How do I manage third-party Python libraries with Google App Engine? (virtualenv? pip?)
What's the best strategy for managing third-party Python libraries with Google App Engine?
Say I want to use Flask, a webapp framework. A blog entry says to do this, which doesn't seem right:
$ cd /tmp/
$ wget http://pypi.python.org/packages/source/F/Flask/Flask-0.6.1.tar.gz
$ tar zxf Flask-0.6.1.tar.gz
$ cp -r Flask-0.6.1/flask ~/path/to/project/
(... repeat for other packages ...)
There must be a better way to manage third-party code, especially if I want to track versions, test upgrades or if two libraries share a subdirectory. I know that Python can import modules from zipfiles and that pip can work with a wonderful REQUIREMENTS file, and I've seen that pip has a zip
command for use with GAE.
(Note: There's a handful of similar questions — 1, 2, 3, 4, 5 — but they're case-specific and don't really answer my question.)
Solution 1:
Here's how I do it:
- project
- .Python
- bin
- lib
- python2.5
- site-packages
- < pip install packages here >
- site-packages
- python2.5
- include
- src
- app.yaml
- index.yaml
- main.yaml
- < symlink the pip installed packages in ../lib/python2.5/site-packages
The project
directory is the top level directory where the virtualenv sits. I get the virtualenv using the following commands:
cd project
virtualenv -p /usr/bin/python2.5 --no-site-packages --distribute .
The src
directory is where all your code goes. When you deploy your code to GAE, *only* deploy those in the src directory and nothing else. The appcfg.py
will resolve the symlinks and copy the library files to GAE for you.
I don't install my libraries as zip files mainly for convenience in case I need to read the source code, which I happen to do a lot just out of curiosity. However, if you really want to zip the libraries, put the following code snippet into your main.py
import sys
for p in ['librarie.zip', 'package.egg'...]:
sys.path.insert(0, p)
After this you can import your zipped up packages as usual.
One thing to watch out for is setuptools' pkg_resources.py
. I copied that directly into my src
directory so my other symlinked packages can use it.
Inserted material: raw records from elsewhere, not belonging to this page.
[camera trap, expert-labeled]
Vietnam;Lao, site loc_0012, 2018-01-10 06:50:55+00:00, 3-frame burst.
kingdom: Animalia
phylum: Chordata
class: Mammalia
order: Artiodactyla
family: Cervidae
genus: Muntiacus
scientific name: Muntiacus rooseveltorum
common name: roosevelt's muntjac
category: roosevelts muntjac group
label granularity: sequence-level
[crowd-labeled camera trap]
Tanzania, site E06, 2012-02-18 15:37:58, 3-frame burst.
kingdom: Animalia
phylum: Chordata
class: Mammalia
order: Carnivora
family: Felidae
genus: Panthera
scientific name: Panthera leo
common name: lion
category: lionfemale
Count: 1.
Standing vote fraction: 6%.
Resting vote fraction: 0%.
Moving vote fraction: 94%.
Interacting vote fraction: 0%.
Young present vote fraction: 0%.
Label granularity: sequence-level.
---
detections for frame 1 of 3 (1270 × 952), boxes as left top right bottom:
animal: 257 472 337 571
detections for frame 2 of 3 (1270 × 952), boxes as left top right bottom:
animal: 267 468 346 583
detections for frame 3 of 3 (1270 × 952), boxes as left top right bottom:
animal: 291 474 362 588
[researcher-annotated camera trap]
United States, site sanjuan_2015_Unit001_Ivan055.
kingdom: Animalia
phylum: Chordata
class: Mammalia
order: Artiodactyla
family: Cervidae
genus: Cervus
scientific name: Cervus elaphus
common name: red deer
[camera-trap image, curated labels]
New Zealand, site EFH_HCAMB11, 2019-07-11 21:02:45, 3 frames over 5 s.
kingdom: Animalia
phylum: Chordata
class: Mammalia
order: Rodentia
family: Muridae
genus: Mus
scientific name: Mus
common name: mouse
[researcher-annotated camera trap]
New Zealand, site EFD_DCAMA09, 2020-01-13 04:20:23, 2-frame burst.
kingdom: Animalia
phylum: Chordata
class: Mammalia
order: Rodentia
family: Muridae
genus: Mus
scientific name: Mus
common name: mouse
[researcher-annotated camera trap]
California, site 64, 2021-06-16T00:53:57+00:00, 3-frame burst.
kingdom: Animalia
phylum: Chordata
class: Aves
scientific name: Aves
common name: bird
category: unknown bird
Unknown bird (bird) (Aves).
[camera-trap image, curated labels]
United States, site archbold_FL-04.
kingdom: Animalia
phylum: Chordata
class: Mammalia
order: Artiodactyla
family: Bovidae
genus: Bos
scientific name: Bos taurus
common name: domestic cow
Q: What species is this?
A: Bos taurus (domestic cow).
Watch out for anything that uses entry_point
s. In my case I'm using Toscawidgets2 and I had to dig into the source code to manually wire up the pieces. It can become annoying if you had a lot of libraries that rely on entry_point
.
Solution 2:
What about simply:
$ pip install -r requirements.txt -t <your_app_directory/lib>
Create/edit <your_app_directory>/appengine_config.py
:
"""This file is loaded when starting a new application instance."""
import sys
import os.path
# add `lib` subdirectory to `sys.path`, so our `main` module can load
# third-party libraries.
sys.path.insert(0, os.path.join(os.path.dirname(__file__), 'lib'))
UPDATE:
Google updated their sample to appengine_config.py
, like:
from google.appengine.ext import vendor
vendor.add('lib')
Note: Even though their example has .gitignore
ignoring lib/
directory you still need to keep that directory under source control if you use git-push
deployment method.